Problem statement: Each line below must be written out exactly as shown.

Records for this exercise:
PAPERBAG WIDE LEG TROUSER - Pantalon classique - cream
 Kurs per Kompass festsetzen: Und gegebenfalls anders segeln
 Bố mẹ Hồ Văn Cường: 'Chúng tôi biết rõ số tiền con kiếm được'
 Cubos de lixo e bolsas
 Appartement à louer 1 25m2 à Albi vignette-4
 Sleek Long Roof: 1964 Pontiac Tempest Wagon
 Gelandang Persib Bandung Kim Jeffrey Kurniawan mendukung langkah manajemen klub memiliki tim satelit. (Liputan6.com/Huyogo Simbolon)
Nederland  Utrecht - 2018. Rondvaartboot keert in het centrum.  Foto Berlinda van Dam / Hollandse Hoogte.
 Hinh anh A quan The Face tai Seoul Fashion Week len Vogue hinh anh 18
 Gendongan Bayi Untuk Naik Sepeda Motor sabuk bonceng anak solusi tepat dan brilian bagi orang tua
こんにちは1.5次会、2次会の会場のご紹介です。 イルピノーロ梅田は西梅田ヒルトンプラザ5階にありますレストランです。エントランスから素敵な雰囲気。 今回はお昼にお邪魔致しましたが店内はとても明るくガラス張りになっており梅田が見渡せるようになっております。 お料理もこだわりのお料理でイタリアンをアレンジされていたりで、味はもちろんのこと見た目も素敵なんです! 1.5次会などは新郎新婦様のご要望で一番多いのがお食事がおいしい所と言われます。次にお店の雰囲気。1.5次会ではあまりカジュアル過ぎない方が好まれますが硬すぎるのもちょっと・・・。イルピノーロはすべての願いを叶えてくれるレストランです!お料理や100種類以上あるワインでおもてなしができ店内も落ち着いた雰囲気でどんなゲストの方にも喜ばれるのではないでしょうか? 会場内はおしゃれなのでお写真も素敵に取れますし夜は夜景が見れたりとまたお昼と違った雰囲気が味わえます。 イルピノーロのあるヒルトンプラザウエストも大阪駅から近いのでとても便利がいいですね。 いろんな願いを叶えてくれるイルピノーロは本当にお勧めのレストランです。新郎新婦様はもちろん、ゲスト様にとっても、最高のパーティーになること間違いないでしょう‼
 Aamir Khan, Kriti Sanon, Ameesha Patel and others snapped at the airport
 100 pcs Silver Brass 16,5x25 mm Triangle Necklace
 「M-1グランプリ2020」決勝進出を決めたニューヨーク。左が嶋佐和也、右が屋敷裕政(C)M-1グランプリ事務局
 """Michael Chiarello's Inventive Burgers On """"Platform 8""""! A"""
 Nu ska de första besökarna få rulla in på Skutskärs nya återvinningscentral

Answer space:
PAPERBAG WIDE LEG TROUSER - Pantalon classique - cream
 Kurs per Kompass festsetzen: Und gegebenfalls anders segeln
 Bố mẹ Hồ Văn Cường: 'Chúng tôi biết rõ số tiền con kiếm được'
 Cubos de lixo e bolsas
 Appartement à louer 1 25m2 à Albi vignette-4
 Sleek Long Roof: 1964 Pontiac Tempest Wagon
 Gelandang Persib Bandung Kim Jeffrey Kurniawan mendukung langkah manajemen klub memiliki tim satelit. (Liputan6.com/Huyogo Simbolon)
Nederland  Utrecht - 2018. Rondvaartboot keert in het centrum.  Foto Berlinda van Dam / Hollandse Hoogte.
 Hinh anh A quan The Face tai Seoul Fashion Week len Vogue hinh anh 18
 Gendongan Bayi Untuk Naik Sepeda Motor sabuk bonceng anak solusi tepat dan brilian bagi orang tua
こんにちは1.5次会、2次会の会場のご紹介です。 イルピノーロ梅田は西梅田ヒルトンプラザ5階にありますレストランです。エントランスから素敵な雰囲気。 今回はお昼にお邪魔致しましたが店内はとても明るくガラス張りになっており梅田が見渡せるようになっております。 お料理もこだわりのお料理でイタリアンをアレンジされていたりで、味はもちろんのこと見た目も素敵なんです! 1.5次会などは新郎新婦様のご要望で一番多いのがお食事がおいしい所と言われます。次にお店の雰囲気。1.5次会ではあまりカジュアル過ぎない方が好まれますが硬すぎるのもちょっと・・・。イルピノーロはすべての願いを叶えてくれるレストランです!お料理や100種類以上あるワインでおもてなしができ店内も落ち着いた雰囲気でどんなゲストの方にも喜ばれるのではないでしょうか? 会場内はおしゃれなのでお写真も素敵に取れますし夜は夜景が見れたりとまたお昼と違った雰囲気が味わえます。 イルピノーロのあるヒルトンプラザウエストも大阪駅から近いのでとても便利がいいですね。 いろんな願いを叶えてくれるイルピノーロは本当にお勧めのレストランです。新郎新婦様はもちろん、ゲスト様にとっても、最高のパーティーになること間違いないでしょう‼
 Aamir Khan, Kriti Sanon, Ameesha Patel and others snapped at the airport
 100 pcs Silver Brass 16,5x25 mm Triangle Necklace
 「M-1グランプリ2020」決勝進出を決めたニューヨーク。左が嶋佐和也、右が屋敷裕政(C)M-1グランプリ事務局
 """Michael Chiarello's Inventive Burgers On """"Platform 8""""! A"""
 Nu ska de första besökarna få rulla in på Skutskärs nya återvinningscentral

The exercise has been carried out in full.